Goal of the exercise
Set down the full listing exactly, character for character.

** Start Extracted information **

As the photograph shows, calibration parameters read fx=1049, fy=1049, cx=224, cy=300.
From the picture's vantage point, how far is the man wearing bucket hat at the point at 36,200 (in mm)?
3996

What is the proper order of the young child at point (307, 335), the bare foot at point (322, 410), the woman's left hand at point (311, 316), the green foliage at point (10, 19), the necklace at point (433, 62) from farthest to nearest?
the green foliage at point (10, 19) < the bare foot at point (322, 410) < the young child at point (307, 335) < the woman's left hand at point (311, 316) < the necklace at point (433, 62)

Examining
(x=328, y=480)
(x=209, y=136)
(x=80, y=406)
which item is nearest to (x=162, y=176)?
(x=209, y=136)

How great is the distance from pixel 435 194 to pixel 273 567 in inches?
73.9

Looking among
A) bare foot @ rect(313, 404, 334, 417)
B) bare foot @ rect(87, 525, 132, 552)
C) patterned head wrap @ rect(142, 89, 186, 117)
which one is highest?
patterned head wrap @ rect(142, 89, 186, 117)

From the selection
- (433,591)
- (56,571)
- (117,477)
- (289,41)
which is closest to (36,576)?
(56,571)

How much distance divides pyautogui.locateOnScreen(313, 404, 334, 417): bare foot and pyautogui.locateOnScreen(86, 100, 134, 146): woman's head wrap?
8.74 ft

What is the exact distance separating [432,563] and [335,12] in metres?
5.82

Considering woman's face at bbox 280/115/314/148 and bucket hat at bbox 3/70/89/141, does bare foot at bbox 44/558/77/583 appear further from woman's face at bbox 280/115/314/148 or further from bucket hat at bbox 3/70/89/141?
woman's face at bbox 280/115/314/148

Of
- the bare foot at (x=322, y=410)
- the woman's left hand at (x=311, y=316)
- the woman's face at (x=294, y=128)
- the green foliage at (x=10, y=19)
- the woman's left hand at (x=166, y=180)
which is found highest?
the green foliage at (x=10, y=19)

** End Extracted information **

Written solution
As the photograph shows, calibration parameters read fx=1049, fy=1049, cx=224, cy=300.
From the picture's vantage point, how far is the man wearing bucket hat at the point at 36,200 (in mm)?
3996

What is the proper order of the young child at point (307, 335), the bare foot at point (322, 410), the woman's left hand at point (311, 316), the green foliage at point (10, 19), the necklace at point (433, 62) from farthest to nearest?
the green foliage at point (10, 19) < the bare foot at point (322, 410) < the young child at point (307, 335) < the woman's left hand at point (311, 316) < the necklace at point (433, 62)

Examining
(x=328, y=480)
(x=209, y=136)
(x=80, y=406)
which item is nearest to (x=162, y=176)?
(x=209, y=136)

How great is the distance from pixel 435 194 to pixel 273 567 in inches?
73.9

Looking among
A) bare foot @ rect(313, 404, 334, 417)
B) bare foot @ rect(87, 525, 132, 552)
C) patterned head wrap @ rect(142, 89, 186, 117)
which one is highest?
patterned head wrap @ rect(142, 89, 186, 117)

From the selection
- (433,591)
- (56,571)
- (117,477)
- (289,41)
which is closest to (36,576)?
(56,571)

How much distance divides pyautogui.locateOnScreen(313, 404, 334, 417): bare foot and pyautogui.locateOnScreen(86, 100, 134, 146): woman's head wrap?
8.74 ft

What is the exact distance separating [432,563] and [335,12] in metres?
5.82

Considering woman's face at bbox 280/115/314/148 and bucket hat at bbox 3/70/89/141, does bare foot at bbox 44/558/77/583 appear further from woman's face at bbox 280/115/314/148 or further from bucket hat at bbox 3/70/89/141?
woman's face at bbox 280/115/314/148

Of
- the bare foot at (x=322, y=410)
- the woman's left hand at (x=311, y=316)
- the woman's face at (x=294, y=128)
- the green foliage at (x=10, y=19)
- the woman's left hand at (x=166, y=180)
which is found highest?
the green foliage at (x=10, y=19)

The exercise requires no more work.